My kids are relentless when they want something. For a few months they have been begging for us to get a dog. Every time I tell my daughter that I have great news to tell her, she asks “Are we getting a dog?”
They know me so well they even point out how beneficial a dog would be to their wellbeing. They quote studies they find on Google about how having a pet will teach them to be more responsible, take care of others, and even comfort them during stressful times. Then they promise that they will be in charge of walking the dog and even volunteered to pick up poop (but I don’t believe them).
My kids haven’t succeeded in convincing me. I totally agree that having a pet is something wonderful and I love dogs. At some point I want my children to experience the joy of having a loyal furry friend. However, I’m also aware that the task of taking care of that new family member would rest on my shoulders. My life is full of responsibilities as it is and I don’t see how I could take care of one more being without losing it. Especially when I have a hard time juggling my job, my family, after-school activities, business travel, and everything else that comes with our hectic lives these days.
What’s helped me stand by my decision is the honest experience so many of my friends have shared with me. Even those who have welcomed the responsibility of having a dog with open arms have not sugarcoated at all how much time, energy, and money they dedicate to their pets. Of course for them the pros outweigh the cons and they don’t regret their choice, but they do admit it’s not for everybody. The last thing I want is to cave in to my kids and then realize I simply can’t take care of our dog. Shelters are full of pets that have suffered because their owners changed their minds or couldn’t take care of them anymore. I refuse to abandon a pet due to a poor decision on my part, so I’m standing my ground.
If you are on the fence on whether or not you should get a dog, here are a few questions you should ask yourself:
Are you willing to take on another responsibility?
Having a dog implies feeding, walking, bathing, cleaning, giving it love, plus brings an added expense. Be honest with yourself.
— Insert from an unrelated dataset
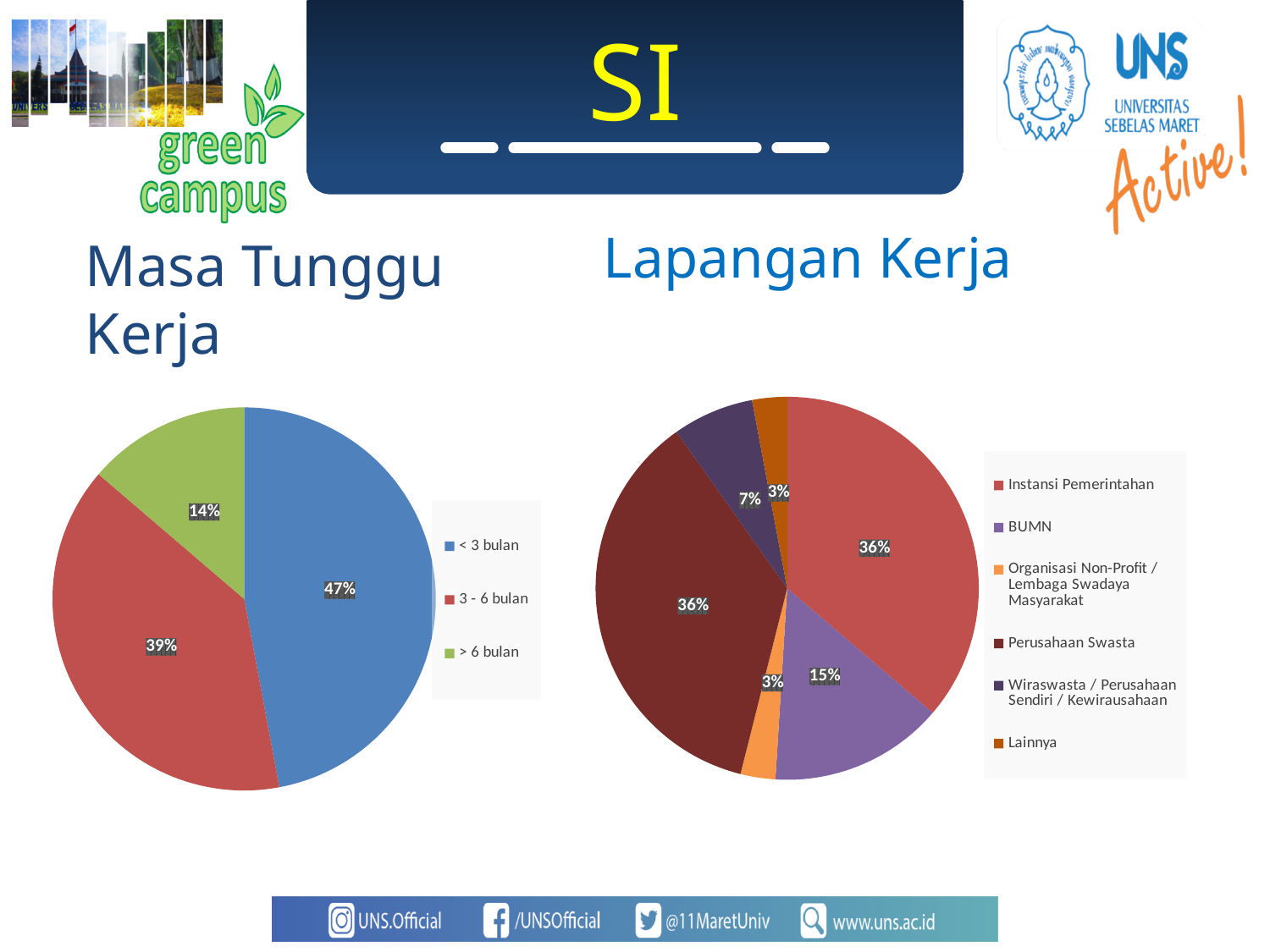
What type of chart is used for Lapangan Kerja? Pie chart How many categories does the legend of the Lapangan Kerja pie chart list? 6 In the Lapangan Kerja pie chart, what share is labelled for Perusahaan Swasta? 36% In the Masa Tunggu Kerja pie chart, what share is labelled for < 3 bulan? 47% In the Lapangan Kerja pie chart, what share is labelled for Wiraswasta / Perusahaan Sendiri / Kewirausahaan? 7% In the Masa Tunggu Kerja pie chart, which category has the smallest share? > 6 bulan In the Masa Tunggu Kerja pie chart, what share is labelled for 3 - 6 bulan? 39% In the Lapangan Kerja pie chart, which is larger, the share for BUMN or the share for Lainnya? BUMN In the Masa Tunggu Kerja pie chart, which category has the largest share? < 3 bulan How many categories does the Masa Tunggu Kerja pie chart show? 3 In the Lapangan Kerja pie chart, what share is labelled for BUMN? 15% In the Masa Tunggu Kerja pie chart, what is the difference between the shares for < 3 bulan and > 6 bulan? 33%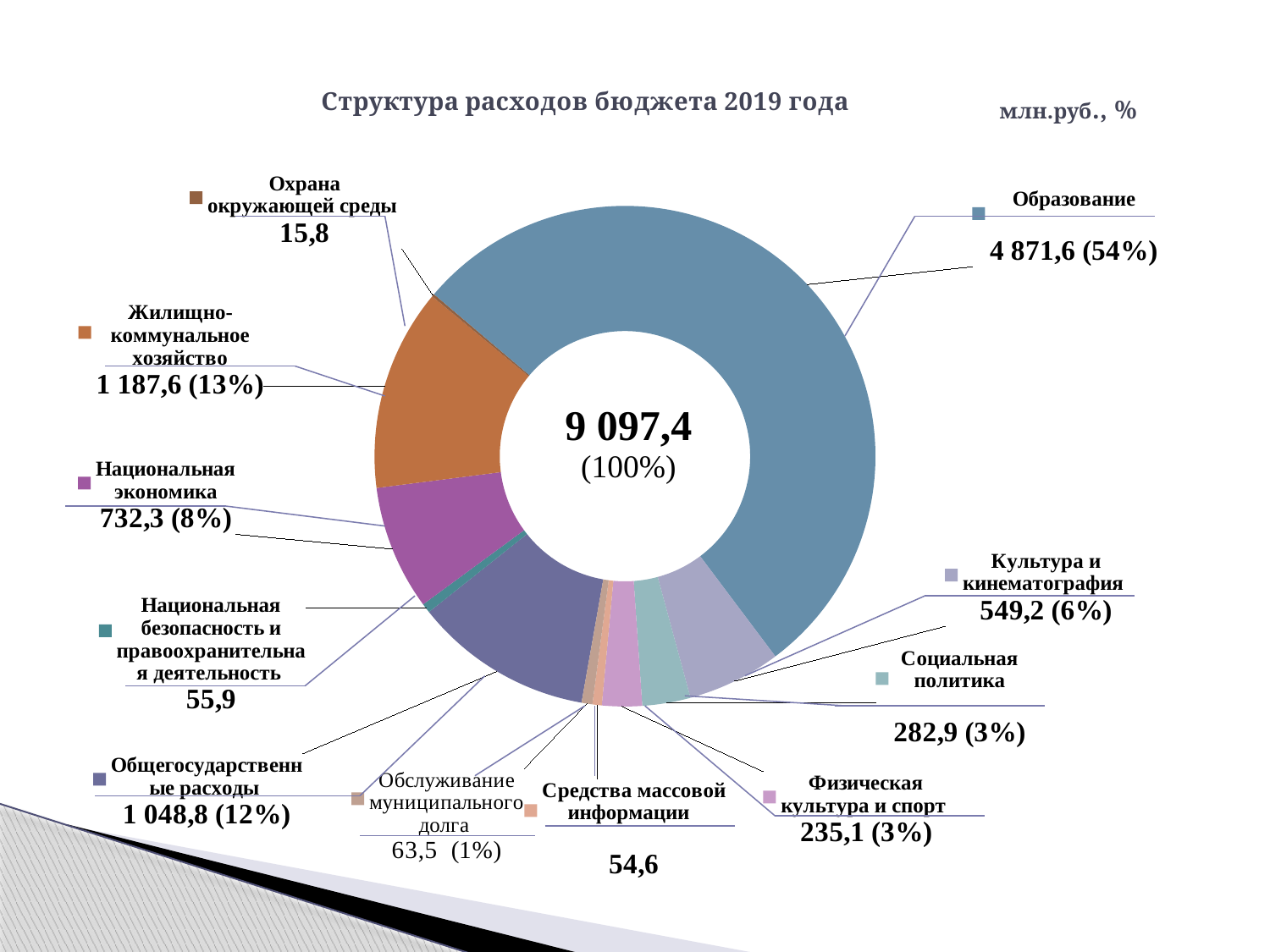
Which category has the smallest value in the chart? Охрана окружающей среды Which category has the largest share of the budget expenditure? Образование What is the difference between Образование and Жилищно-коммунальное хозяйство? 3 684,0 Which is larger, Общегосударственные расходы or Национальная экономика? Общегосударственные расходы What is the value for Жилищно-коммунальное хозяйство? 1 187,6 What is the value for Образование in the chart? 4 871,6 What is the difference between Социальная политика and Физическая культура и спорт? 47,8 How many expenditure categories are shown in the chart? 11 What share of the total does Культура и кинематография account for? 6% What is the value for Средства массовой информации? 54,6 What is the total budget expenditure shown in the centre of the chart? 9 097,4 What kind of chart is shown on the slide? doughnut chart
Who will take care of your pet if you’re not around?
If you work outside your home or travel frequently, keep in mind the need to plan for somebody to watch your dog when you’re unable to.
Do the benefits of having a pet outweigh the potential burdens?
Each family is different and only you can know what you are willing to do to bring more joy or comfort to your children.
Answering those questions honestly helped me make peace with my decision. So to answer my daughter’s question, no, we’re not getting a dog. At least for now.